::: SOURCE DOCUMENT :::

= AIR OPS =

EU OPS is a European Union (EU) regulations specifying minimum safety and related procedures for commercial passenger and cargo fixed-wing aviation. The legislation is known officially as Council Regulation (EEC) No 3922/91 on the harmonisation of technical requirements and administrative procedures in the field of civil aviation.

The regulations are derived from and very similar to JAR-OPS 1, after consultations between the EU and Joint Aviation Authorities (JAA) in 1997.
Since then, the regulations are about to be superseded by EASA-OPS.
The regulations concern Training, Documentation, Procedures and Compliances in the following categories

- Operator certification and supervision
- Operational procedures
- All weather operations
- Performance general
- Performance class a
- Performance class b
- Performance class c
- Mass and balance
- Instruments and equipment
- Communication and navigation equipment
- Aeroplane maintenance
- Flight crew
- Cabin crew
- Manuals, logs and records
- Flight and duty time limitations and rest requirements
- Transport of dangerous goods by air
- Security

==Coming Rules of Air Operations==
The European Commission published Regulation (EU) 800/2013 on air operations on 24 August 2013. It amends Regulation (EU) 965/2012 laying down technical requirements and administrative procedures related to air operations pursuant to Regulation (EC) No 216/2008 of the European Parliament and of the Council and extends its scope to non-commercial operations with aeroplanes, helicopters, balloons and sailplanes.

==Rules in Europe==
Despite their importance for aviation safety, European flight time rules did not exist until recently. It is only since July 2008, that EU Member States must respect the “EU-OPS” Regulation’s Subpart Q (in Annex III) that regulates Flight Time Limitations (FTL) for air crew.

::: DATASET CONTENT :::

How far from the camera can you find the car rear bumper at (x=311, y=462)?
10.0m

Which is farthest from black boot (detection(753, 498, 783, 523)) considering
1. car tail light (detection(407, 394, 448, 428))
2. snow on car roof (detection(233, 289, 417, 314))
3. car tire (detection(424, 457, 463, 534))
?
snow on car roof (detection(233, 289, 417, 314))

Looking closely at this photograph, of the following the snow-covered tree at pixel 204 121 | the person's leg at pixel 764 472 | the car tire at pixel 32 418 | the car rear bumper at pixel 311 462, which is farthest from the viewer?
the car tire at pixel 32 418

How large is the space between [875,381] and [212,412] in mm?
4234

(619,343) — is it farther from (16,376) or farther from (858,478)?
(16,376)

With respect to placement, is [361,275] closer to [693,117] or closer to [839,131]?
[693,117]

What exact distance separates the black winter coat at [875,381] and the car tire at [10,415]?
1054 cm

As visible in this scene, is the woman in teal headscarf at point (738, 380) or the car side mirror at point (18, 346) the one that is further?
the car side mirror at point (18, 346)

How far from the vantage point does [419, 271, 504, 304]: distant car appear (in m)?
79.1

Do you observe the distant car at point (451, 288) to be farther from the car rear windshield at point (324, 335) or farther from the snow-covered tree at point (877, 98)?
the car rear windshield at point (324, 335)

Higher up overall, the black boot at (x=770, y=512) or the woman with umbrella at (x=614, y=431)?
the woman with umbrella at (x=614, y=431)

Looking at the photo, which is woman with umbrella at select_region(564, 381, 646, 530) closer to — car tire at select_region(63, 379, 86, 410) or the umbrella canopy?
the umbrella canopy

:::
::: DATASET CONTENT :::

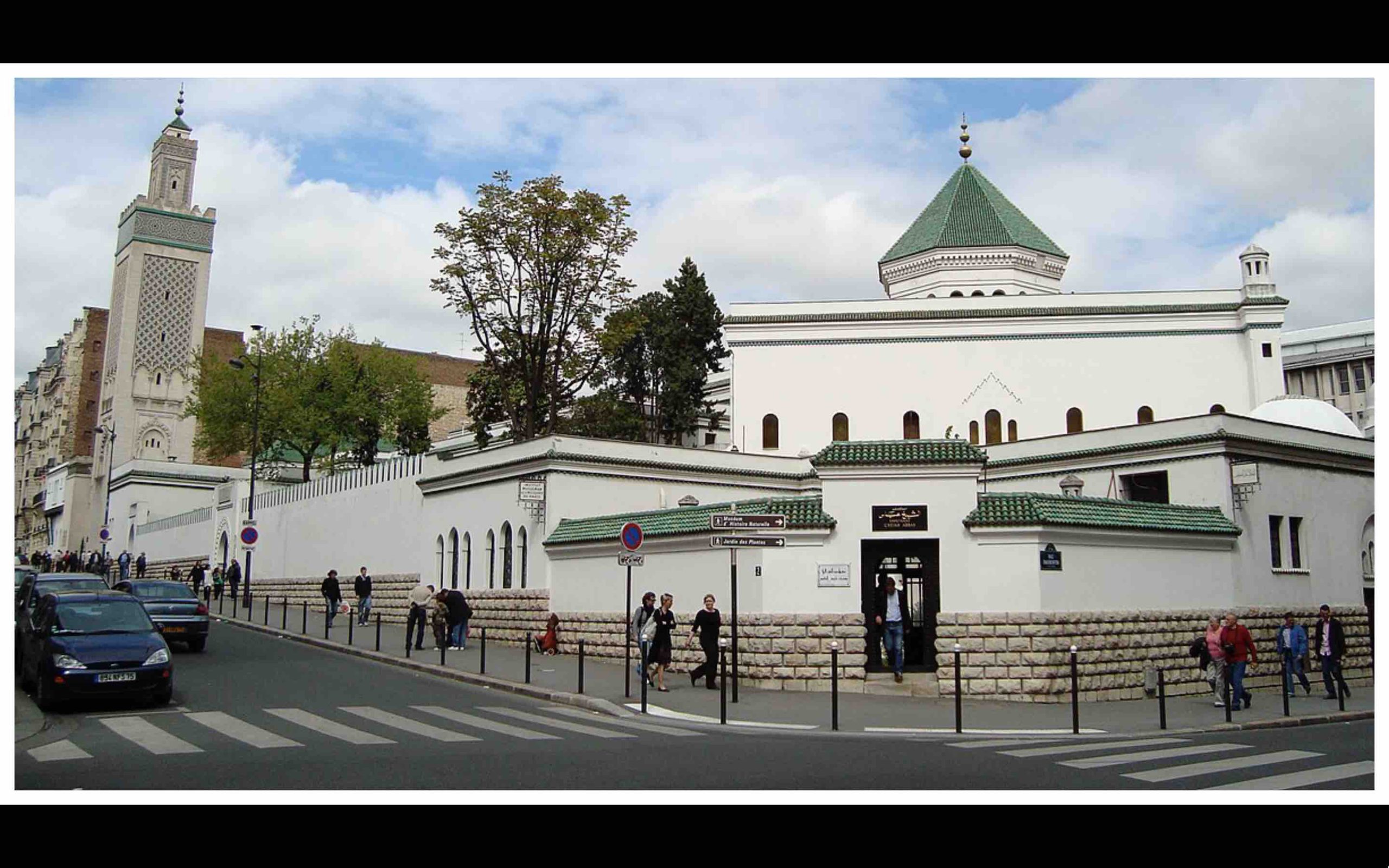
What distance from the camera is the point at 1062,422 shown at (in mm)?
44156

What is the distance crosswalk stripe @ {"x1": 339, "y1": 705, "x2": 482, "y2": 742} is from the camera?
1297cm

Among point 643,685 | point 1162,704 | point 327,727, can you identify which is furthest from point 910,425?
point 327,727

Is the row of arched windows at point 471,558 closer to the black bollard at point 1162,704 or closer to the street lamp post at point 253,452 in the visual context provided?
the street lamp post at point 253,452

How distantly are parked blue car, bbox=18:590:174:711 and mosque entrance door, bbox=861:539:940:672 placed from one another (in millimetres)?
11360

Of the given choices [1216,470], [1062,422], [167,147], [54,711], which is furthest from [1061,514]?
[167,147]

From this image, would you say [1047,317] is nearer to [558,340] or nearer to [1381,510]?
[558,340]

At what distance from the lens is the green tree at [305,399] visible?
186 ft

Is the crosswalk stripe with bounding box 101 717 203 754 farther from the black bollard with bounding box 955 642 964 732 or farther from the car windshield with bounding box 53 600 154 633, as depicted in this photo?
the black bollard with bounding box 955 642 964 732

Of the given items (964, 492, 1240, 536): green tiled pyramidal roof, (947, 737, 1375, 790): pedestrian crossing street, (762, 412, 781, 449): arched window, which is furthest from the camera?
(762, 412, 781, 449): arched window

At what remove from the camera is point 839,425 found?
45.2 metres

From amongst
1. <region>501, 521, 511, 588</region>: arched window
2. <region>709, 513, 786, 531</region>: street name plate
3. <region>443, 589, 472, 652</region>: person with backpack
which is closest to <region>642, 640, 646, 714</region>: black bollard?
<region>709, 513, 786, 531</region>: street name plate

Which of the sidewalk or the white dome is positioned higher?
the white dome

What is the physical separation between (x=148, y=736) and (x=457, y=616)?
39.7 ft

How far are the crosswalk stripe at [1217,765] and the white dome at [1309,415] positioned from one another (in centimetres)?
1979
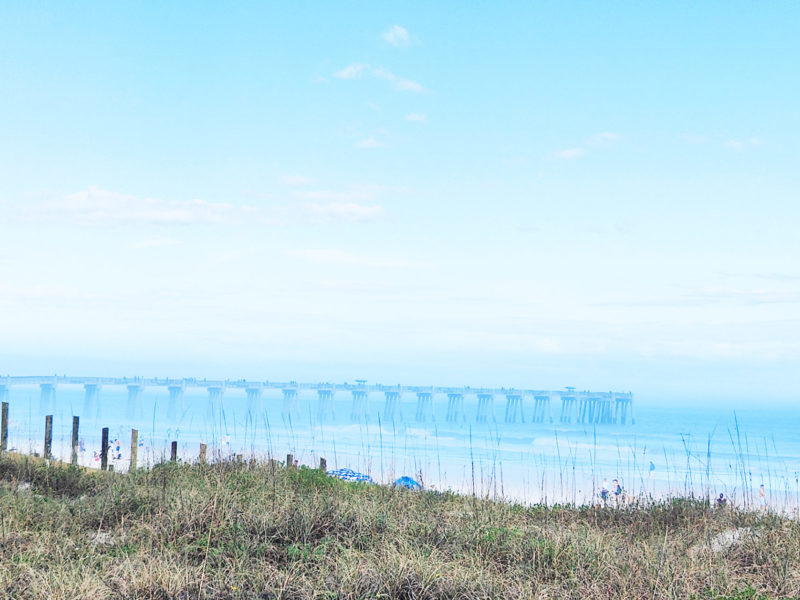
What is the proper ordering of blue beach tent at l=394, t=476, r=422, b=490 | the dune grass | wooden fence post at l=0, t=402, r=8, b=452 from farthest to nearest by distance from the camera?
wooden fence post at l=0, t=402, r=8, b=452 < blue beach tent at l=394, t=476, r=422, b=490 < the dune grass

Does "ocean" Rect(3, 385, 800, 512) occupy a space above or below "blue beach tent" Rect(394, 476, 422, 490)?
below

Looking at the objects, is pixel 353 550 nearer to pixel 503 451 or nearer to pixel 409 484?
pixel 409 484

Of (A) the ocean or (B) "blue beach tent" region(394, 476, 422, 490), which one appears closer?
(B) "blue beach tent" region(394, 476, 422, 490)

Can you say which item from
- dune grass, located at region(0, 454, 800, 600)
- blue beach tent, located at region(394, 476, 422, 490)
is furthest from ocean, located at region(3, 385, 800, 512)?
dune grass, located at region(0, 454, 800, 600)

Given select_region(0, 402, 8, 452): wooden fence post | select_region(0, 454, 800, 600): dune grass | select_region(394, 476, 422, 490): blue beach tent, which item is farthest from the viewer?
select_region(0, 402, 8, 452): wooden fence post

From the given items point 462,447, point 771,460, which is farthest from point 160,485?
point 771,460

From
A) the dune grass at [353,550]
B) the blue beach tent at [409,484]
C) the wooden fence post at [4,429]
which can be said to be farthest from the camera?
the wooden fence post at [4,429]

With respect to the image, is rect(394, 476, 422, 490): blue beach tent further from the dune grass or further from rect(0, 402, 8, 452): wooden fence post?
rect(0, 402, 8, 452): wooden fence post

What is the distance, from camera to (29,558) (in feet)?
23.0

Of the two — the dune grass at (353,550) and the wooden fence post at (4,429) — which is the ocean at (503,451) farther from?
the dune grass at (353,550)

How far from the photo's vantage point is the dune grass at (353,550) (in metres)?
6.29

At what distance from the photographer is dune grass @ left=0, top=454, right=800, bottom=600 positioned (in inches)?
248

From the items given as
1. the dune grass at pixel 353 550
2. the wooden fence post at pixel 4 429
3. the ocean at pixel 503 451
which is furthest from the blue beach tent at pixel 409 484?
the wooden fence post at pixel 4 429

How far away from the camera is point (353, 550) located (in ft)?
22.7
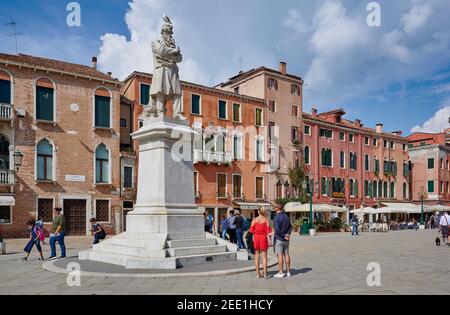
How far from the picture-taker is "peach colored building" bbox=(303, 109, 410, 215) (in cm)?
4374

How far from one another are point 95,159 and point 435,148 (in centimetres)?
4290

:::
::: DATASET CONTENT :::

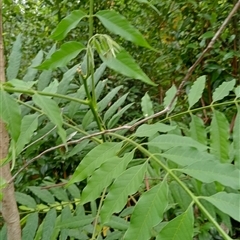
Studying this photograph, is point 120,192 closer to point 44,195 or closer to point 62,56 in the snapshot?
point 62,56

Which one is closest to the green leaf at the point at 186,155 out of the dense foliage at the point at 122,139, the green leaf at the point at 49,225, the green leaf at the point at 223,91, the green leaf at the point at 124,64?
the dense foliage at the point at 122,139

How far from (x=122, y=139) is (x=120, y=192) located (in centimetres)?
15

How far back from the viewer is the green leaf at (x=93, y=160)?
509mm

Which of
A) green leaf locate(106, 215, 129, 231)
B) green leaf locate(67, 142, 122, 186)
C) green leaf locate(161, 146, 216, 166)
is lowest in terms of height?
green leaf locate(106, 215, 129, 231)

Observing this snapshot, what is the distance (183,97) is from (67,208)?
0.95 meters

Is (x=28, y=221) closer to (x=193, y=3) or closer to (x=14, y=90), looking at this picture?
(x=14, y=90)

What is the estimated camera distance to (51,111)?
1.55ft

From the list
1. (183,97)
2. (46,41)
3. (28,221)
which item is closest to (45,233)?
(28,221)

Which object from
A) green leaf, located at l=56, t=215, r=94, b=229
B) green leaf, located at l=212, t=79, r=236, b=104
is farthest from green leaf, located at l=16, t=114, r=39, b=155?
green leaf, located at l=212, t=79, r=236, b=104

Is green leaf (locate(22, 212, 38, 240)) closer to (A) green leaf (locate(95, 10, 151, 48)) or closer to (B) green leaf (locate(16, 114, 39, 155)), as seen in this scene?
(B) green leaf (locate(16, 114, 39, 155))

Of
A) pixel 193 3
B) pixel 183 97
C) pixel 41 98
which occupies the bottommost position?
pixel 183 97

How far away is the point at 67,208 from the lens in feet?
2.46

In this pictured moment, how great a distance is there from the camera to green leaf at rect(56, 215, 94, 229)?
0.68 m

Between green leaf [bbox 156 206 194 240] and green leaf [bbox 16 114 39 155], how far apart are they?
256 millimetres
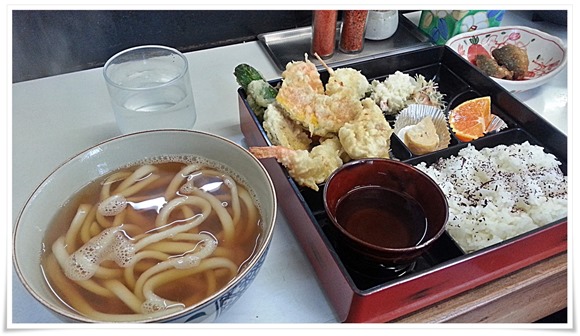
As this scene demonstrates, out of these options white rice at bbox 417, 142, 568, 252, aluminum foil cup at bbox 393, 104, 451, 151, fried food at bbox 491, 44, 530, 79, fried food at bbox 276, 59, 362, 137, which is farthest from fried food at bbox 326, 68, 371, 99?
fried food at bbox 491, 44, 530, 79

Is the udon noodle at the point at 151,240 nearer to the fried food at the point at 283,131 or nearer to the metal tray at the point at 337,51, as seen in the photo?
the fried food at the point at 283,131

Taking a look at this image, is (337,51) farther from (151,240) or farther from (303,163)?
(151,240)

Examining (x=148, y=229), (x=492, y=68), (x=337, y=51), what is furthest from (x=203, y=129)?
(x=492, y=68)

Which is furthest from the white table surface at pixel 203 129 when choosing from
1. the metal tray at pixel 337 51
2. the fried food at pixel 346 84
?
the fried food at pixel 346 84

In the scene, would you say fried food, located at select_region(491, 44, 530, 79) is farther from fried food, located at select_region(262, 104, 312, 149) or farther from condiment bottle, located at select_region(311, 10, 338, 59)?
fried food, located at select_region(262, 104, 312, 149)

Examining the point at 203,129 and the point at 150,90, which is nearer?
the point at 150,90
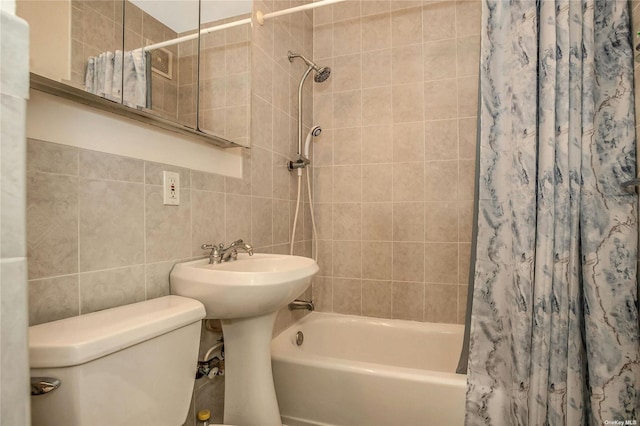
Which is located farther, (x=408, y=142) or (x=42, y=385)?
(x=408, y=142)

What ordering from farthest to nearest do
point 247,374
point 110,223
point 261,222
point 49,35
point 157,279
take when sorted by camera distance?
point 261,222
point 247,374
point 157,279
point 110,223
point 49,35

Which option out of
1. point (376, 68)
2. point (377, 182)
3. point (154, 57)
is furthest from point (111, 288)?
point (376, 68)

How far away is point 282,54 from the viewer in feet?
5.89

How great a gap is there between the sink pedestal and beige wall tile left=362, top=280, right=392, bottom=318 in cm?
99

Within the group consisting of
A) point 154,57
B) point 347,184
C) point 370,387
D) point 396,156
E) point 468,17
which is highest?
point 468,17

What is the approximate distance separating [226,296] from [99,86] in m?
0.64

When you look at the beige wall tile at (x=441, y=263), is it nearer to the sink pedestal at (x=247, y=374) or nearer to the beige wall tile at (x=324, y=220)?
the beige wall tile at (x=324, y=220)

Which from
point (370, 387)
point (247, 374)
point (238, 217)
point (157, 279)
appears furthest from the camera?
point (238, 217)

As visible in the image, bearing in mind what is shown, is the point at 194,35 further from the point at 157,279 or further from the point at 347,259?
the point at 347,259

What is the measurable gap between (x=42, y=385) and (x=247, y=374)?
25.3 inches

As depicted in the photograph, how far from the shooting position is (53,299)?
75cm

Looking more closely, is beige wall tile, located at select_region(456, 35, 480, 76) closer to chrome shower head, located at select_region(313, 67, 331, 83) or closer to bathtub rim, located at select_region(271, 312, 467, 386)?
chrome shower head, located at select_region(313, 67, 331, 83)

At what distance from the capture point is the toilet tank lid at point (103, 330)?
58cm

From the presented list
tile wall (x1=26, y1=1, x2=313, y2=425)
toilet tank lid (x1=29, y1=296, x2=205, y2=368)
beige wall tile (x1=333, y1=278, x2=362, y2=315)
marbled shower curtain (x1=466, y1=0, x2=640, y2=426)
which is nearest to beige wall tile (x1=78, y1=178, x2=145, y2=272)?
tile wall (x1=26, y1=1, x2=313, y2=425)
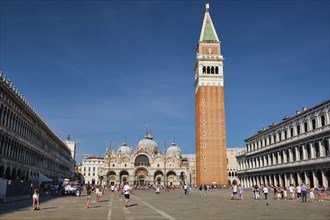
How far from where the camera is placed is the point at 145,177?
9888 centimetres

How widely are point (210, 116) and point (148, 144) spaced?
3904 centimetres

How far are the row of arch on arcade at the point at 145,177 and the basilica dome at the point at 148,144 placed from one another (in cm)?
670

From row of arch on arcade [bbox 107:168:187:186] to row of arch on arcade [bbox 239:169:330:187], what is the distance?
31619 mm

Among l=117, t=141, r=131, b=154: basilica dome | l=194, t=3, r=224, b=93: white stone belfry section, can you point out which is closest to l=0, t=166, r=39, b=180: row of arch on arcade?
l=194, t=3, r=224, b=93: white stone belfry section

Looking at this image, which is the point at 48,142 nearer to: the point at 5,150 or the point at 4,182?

:::

WORK INSTRUCTIONS =>
(A) Answer these questions using the air operations text, placed above the material. Give one answer per line, marked the same way.
(i) In what year did consultations take place between the EU and the Joint Aviation Authorities?
(ii) On what date did the European Commission publish Regulation (EU) 800/2013?
(iii) Since when have EU Member States had to respect Subpart Q of the "EU-OPS" Regulation?
(B) Translate this sentence from the air operations text into Spanish: "Despite their importance for aviation safety, European flight time rules did not exist until recently."
(C) Continue the air operations text from its final sentence about Subpart Q and Flight Time Limitations for air crew.

ANSWERS TO THE EXERCISE =>
(A)
(i) 1997
(ii) 24 August 2013
(iii) July 2008

(B) A pesar de su importancia para la seguridad aérea, las normas europeas sobre tiempo de vuelo no existieron hasta hace poco.

(C)
With this EU-OPS Subpart Q, the EU introduced, for the first time in history, a harmonized, legally binding minimum set of FTL safety rules aimed at preventing pilot fatigue across Europe. While individual EU countries can apply stricter FTL rules at national level, they are not allowed to go below the minimum set by EU-OPS, unless they apply for a specific derogation.

In addition to the legal requirements, Collective Labour Agreements (CLAs) at company level often include FTL provisions, specifically tailored to the conditions of that company. These CLA rules cannot set lower safety levels than EU-OPS, and in most cases they actually provide for stricter FTL provisions than the national laws or EU-OPS. They therefore provide for higher safety levels than required by law.

While setting a minimum safety level, Subpart Q is by no means ideal. Its main weakness is that it has never been subject to a scientific and medical evaluation. Hence, Subpart Q’s provisions are not based on sound scientific evidence as to their ability to prevent pilot fatigue. This is a major weakness, as it means that today’s rules do not ensure passengers can enjoy highest, scientifically supported safety levels when boarding a European airplane.

Also, Subpart Q does not cover key FTL aspects that are crucial for flight safety, such as “split duty”, augmented crew on long-haul flights, some forms of standby, etc. These areas are currently left to the national legislator, leading to different national legal provisions across Europe.